TASK PROMPT: Start to finish, return the listing below exactly, pictures excluded.

DATA EXTRACT:
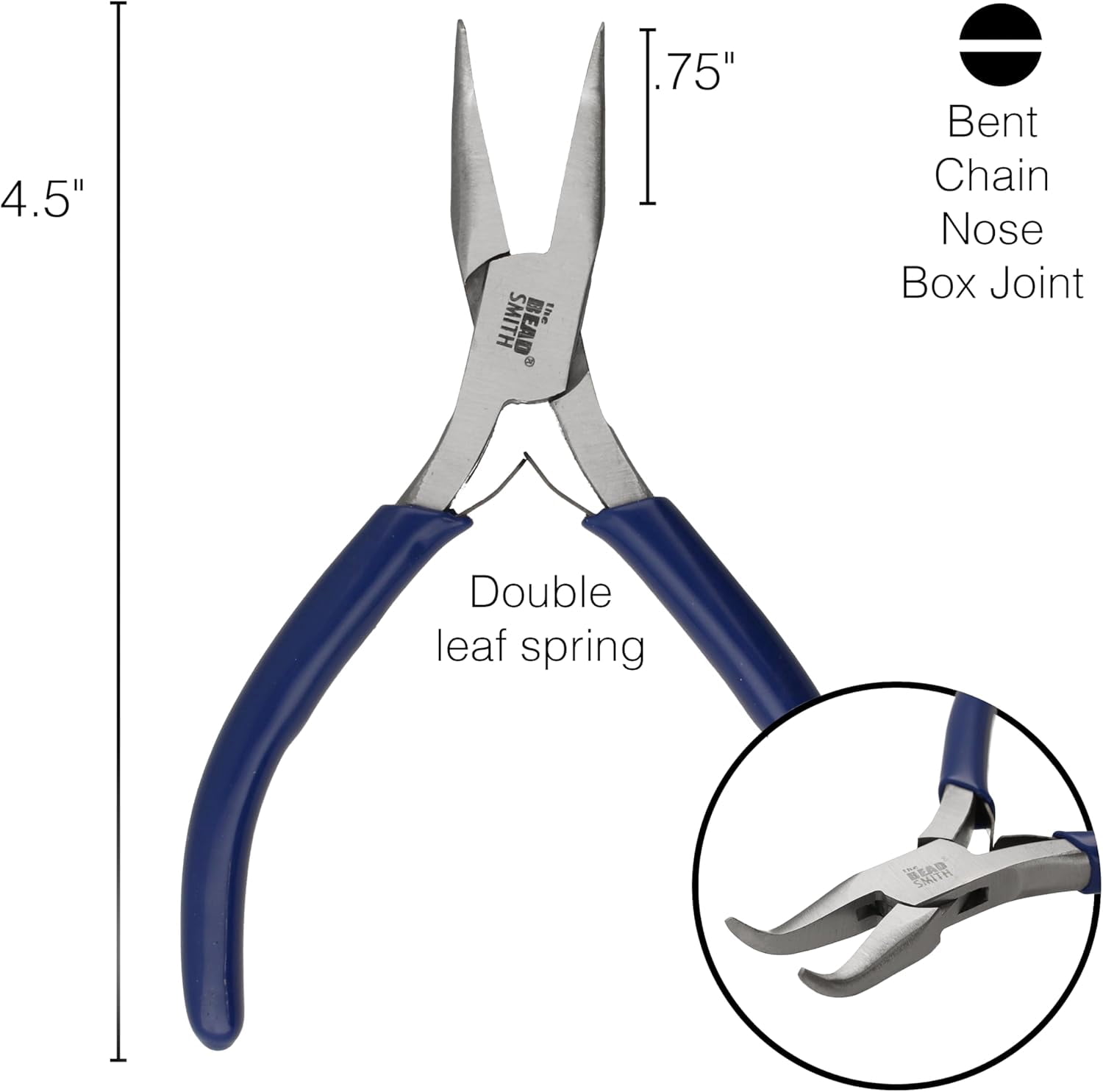 Bent Chain-Nose Pliers for Crafting and Repair, Jewelry Making Supplies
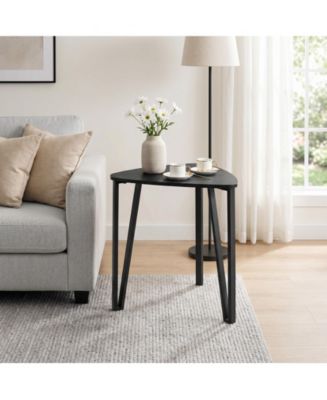 gaomon Industrial Triangle Nesting Coffee Table Set, Space-Saving ...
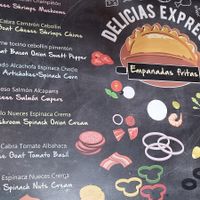 Inside menu sample menu at Delicias Express in Valparaiso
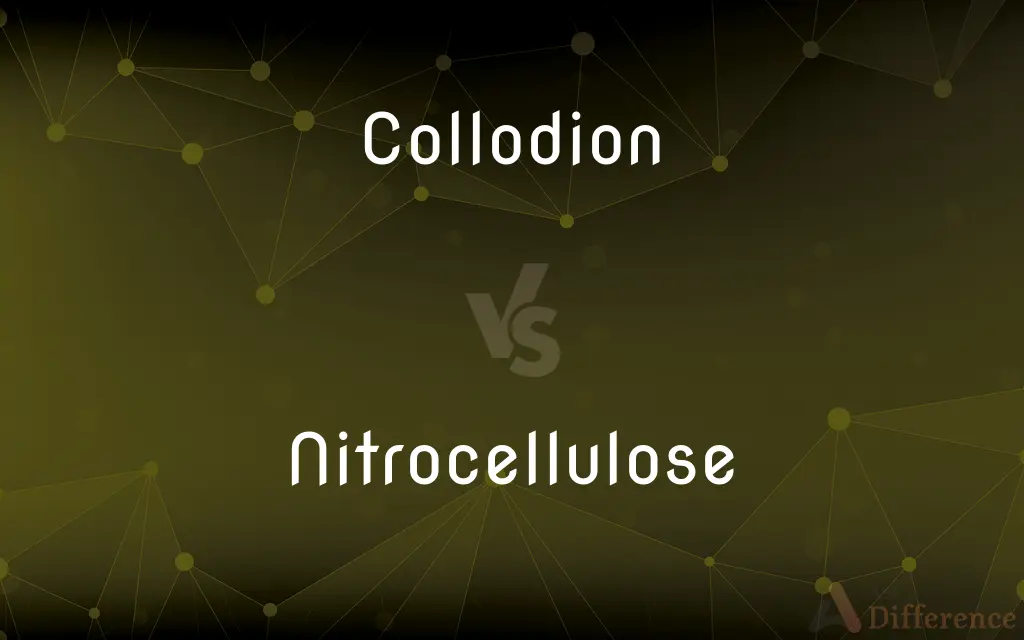 Collodion vs. Nitrocellulose — What's the Difference?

EXPECTED OUTPUT:
 Bent Chain-Nose Pliers for Crafting and Repair, Jewelry Making Supplies
 gaomon Industrial Triangle Nesting Coffee Table Set, Space-Saving ...
 Inside menu sample menu at Delicias Express in Valparaiso
 Collodion vs. Nitrocellulose — What's the Difference?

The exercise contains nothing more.